PROMPT 1 =>
Summarize the KIN package description in two sentences.
PROMPT 2 =>
Write the next part of the KIN package description, picking up after its last line.
┌─ TEXT
Skip to main content

KIN (K Immediate Neighbors) is a machine learning algorithm inspired by KNN (K Nearest Neighbors) which has been adjusted to graph-structured data.

Project description

K Immediate Neighbors

K Immediate Neighbors or KIN is a machine learning algorithm inspired by KNN (K Nearest Neighbors) which has been adjusted to graph-structured data. Instead of asking k nearest neighbors of a test sample in euclidean space about the label, it asks the k immidiate neighbors of a test node in graph.
You can use KIN in problems where it is possible to model your data as graph and classify the nodes.

Installation:

You can install the package using pip with the following commad:

pip install GML_KIN

Usage:

class KIN(k=0, num_edge_types=1, edge_weights=[1], validation_size=0.1, random_state=42)

Parameters:

k: int, default=0
Maximum number of immediate neighbors to ask about the label. In case of num_neighbors > k, asks the ones with the highest weight on their respective edge.
If k=0, asks all immediate neighbors.

num_edge_types: int, default=1
You can define multiple edge types with KIN. For example if you want to classify books, you might have edge types: same_author, same_genre, same_price_range, belonging_to_same_series, ...
└─
┌─ INFORMATION SHOWN
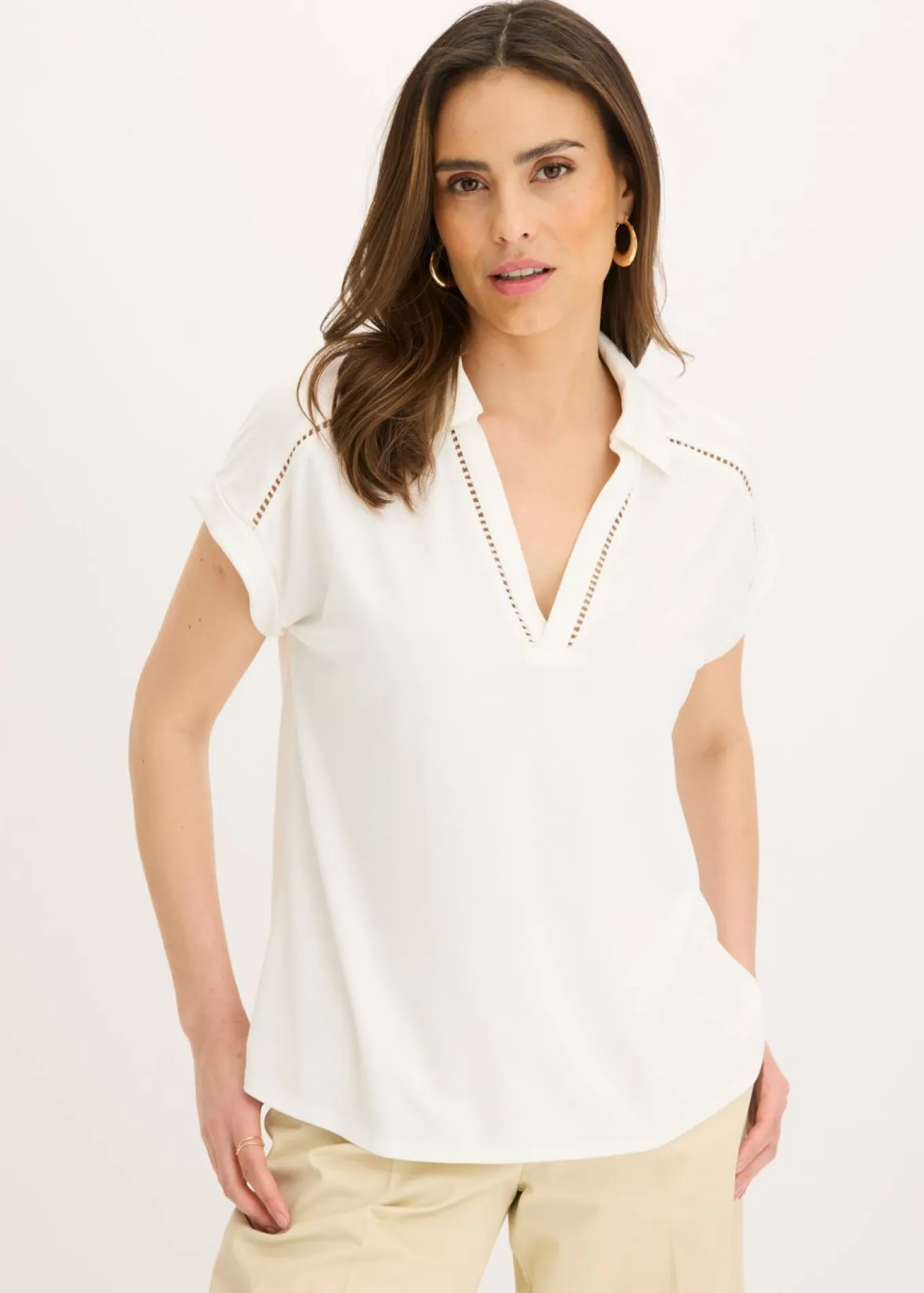 Polo de piqué de viscosa con inserto de encaje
└─
WRITTEN REPLY 1 =>
KIN (K Immediate Neighbors) is a machine learning algorithm inspired by KNN that has been adjusted to graph-structured data: instead of asking the k nearest neighbors of a test sample in Euclidean space about the label, it asks the k immediate neighbors of a test node in a graph, so it suits problems where data can be modeled as a graph and nodes classified. The package is installed with pip install GML_KIN and provides a KIN class whose parameters include k, the maximum number of immediate neighbors asked (all of them if k=0), and num_edge_types, which allows multiple edge types to be defined.

WRITTEN REPLY 2 =>
This parameter represents the count of your different edge types.
Note that later these types will be identified with numbers ranging from 0 to num_edge_types-1

edge_weights: list, default=[1]
This shows the importance of different edge types in terms of classification.
If you leave this parameter with its default value, KIN will learn these weights based on your training input graph. Its highly recommended to leave this parameter as is, but if you want to input customized weights of importance for your edge types feel free to use it.
Note that each weight is a float, len(edge_weights) should be equal to num_edge_types and sum(edge_weights) should be 1.0
Do not confuse this with actual weights of edges.

validation_size: float, default=0.1
This parameter will be ignored if you use edge_weights manually. If not, will be used to select a portion of nodes to evaluate edge_weights based on your training input graph. Gives best answer when set to 1.0 and applied to a balanced dataset.

random_state: int, default=42
Controls the pseudo random number generation for choosing the validation nodes.

Methods:

fit(X_train, y_train)

Fits the KIN model according to the given training data.
X_train: 3 dimensional list, second dimension represents nodes and the third one represents the edges. The first 2 dimensional list represents the node with index=0, the second one represents the node with index=1 and so on. Inside these 2 dimensional lists which represent nodes, there are 1 dimensional lists which represent edges connected from the respective node to the other nodes in this format: [destination_node, edge_weight, edge_type]
Overall, the shape of X_train looks like this: (N, Mi, 3)
N: Total count of nodes.
Mi: Count of exiting edges from Node with index i.
Please refer to the example below for better understanding.
Note that if you want to implement an undirected edge between nodes p and q, you should create one edge from p to q and one edge from q to p.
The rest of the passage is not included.